Leone B J, Watke C M, Osgood C F, Richardson K M, Brittin K B, White W D, King C L
Department of Anesthesiology, Duke University Medical Center, Durham, NC, USA.
J Cardiothorac Vasc Anesth. 1998 Aug;12(4):393-6. doi: 10.1016/s1053-0770(98)90190-2.
To observe and define the degree of change in hemoglobin oxygen affinity induced by hypothermic extracorporeal circulation (ECC).
A prospective, nonrandomized, observational study.
A single university medical center.
Seventeen patients presenting for elective cardiac surgery.

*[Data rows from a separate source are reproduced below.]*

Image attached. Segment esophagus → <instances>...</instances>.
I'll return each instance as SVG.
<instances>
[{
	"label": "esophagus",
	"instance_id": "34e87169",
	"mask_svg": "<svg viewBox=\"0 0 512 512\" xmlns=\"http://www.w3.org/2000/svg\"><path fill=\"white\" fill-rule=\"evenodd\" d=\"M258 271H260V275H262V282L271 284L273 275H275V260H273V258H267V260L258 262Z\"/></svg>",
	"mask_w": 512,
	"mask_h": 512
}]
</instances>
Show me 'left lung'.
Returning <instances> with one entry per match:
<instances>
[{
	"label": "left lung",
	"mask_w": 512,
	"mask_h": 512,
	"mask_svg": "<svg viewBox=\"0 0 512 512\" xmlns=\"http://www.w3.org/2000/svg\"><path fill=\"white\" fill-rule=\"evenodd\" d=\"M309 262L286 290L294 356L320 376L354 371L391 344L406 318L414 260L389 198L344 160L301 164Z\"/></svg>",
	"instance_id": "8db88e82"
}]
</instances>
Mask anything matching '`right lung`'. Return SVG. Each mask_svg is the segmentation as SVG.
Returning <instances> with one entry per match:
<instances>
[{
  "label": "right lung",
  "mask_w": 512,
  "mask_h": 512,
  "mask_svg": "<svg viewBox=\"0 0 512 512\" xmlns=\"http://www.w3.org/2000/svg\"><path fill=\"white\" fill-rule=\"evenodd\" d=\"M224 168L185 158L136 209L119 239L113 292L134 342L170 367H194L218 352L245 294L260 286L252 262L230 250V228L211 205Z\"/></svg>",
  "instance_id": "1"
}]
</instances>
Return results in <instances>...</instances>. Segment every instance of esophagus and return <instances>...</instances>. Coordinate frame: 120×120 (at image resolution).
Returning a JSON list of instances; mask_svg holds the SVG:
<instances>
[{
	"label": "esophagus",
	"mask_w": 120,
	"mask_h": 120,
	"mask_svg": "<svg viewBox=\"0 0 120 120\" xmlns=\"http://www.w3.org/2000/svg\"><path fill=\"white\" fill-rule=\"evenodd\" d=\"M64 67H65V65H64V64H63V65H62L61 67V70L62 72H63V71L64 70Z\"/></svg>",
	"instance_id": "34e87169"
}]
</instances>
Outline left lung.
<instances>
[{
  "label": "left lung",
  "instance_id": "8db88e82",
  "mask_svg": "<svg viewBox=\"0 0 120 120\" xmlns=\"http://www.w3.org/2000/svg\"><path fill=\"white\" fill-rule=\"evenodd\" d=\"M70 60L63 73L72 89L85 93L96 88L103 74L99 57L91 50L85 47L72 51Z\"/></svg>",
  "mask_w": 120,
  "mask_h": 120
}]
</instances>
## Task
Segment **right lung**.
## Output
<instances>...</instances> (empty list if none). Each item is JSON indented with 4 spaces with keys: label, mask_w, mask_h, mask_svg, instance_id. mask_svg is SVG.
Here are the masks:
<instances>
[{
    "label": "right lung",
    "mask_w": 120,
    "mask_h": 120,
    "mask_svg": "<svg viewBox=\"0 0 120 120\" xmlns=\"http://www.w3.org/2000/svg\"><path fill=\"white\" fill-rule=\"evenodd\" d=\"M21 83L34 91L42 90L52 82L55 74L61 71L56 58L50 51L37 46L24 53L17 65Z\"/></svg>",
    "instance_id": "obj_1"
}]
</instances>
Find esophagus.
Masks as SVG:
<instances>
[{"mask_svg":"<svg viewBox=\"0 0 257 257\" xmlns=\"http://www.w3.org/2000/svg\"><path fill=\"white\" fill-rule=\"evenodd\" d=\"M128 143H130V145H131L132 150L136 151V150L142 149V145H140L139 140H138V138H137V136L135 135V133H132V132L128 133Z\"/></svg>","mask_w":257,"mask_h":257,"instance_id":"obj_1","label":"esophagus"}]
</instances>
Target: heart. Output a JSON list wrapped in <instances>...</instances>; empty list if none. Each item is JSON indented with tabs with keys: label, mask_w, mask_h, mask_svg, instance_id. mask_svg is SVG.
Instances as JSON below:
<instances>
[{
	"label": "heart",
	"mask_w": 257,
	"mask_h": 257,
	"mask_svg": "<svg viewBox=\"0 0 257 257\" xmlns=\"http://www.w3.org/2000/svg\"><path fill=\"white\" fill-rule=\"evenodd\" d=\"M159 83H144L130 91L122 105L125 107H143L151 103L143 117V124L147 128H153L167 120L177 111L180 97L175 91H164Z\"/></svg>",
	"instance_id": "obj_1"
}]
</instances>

Systemic hypothermia during ECC.
During and after ECC, simultaneous arterial and mixed-venous whole-blood samples were obtained and immediately analyzed for gas tensions and hemoglobin saturation. Samples were obtained during the following times on ECC: initially after cardiopulmonary bypass onset during normothermia (37 degrees C), after cooling to 32 degrees C, and after rewarming to 37 degrees C. A fourth sample was obtained 10 to 20 minutes after discontinuation of cardiopulmonary bypass. Extracorporeal pump flow and thermodilution-determined cardiac output were also recorded for calculation of oxygen delivery and consumption. Mixed-venous results were used to calculate in vivo the blood gas tension at which hemoglobin was 50% saturated with oxygen (P50). There were no differences in P50 for the 17 patients by analysis of variance (ANOVA) for repeated measures with paired t-test with Bonferroni correction. Furthermore, no change in P50 was observed during the course of cooling and rewarming in any individual patient's samples. Oxygen delivery decreased after hypothermia and rewarming from mild hypothermia; oxygen consumption was decreased after rewarming and markedly increased after discontinuation from ECC.
Mild hypothermia to 32 degrees C during ECC does not result in in vivo alterations in oxyhemoglobin dissociation and thus does not induce changes in oxygen delivery to peripheral tissues. However, oxygen usage appears to be markedly increased after cardiopulmonary bypass.
观察并确定低温体外循环(ECC)引起的血红蛋白氧亲和力的变化程度。
一项前瞻性、非随机、观察性研究。
一家大学医学中心。
17例择期心脏手术患者。
ECC期间全身低温。
在ECC期间及之后,同时采集动脉血和混合静脉全血样本,并立即分析气体张力和血红蛋白饱和度。在ECC的以下时段采集样本:体外循环开始后常温(37℃)时、冷却至32℃后、复温至37℃后。在体外循环停止后10至20分钟采集第四份样本。还记录体外循环泵流量和热稀释法测定的心输出量,以计算氧输送和氧消耗。使用混合静脉血结果在体内计算血红蛋白氧饱和度为50%时的血气张力(P50)。通过重复测量方差分析(ANOVA)和Bonferroni校正的配对t检验,17例患者的P50无差异。此外,在任何个体患者样本的冷却和复温过程中,均未观察到P50的变化。低温及从轻度低温复温后氧输送减少;复温后氧消耗减少,体外循环停止后显著增加。
ECC期间轻度低温至32℃不会导致体内氧合血红蛋白解离的改变,因此不会引起外周组织氧输送的变化。然而,体外循环后氧消耗似乎显著增加。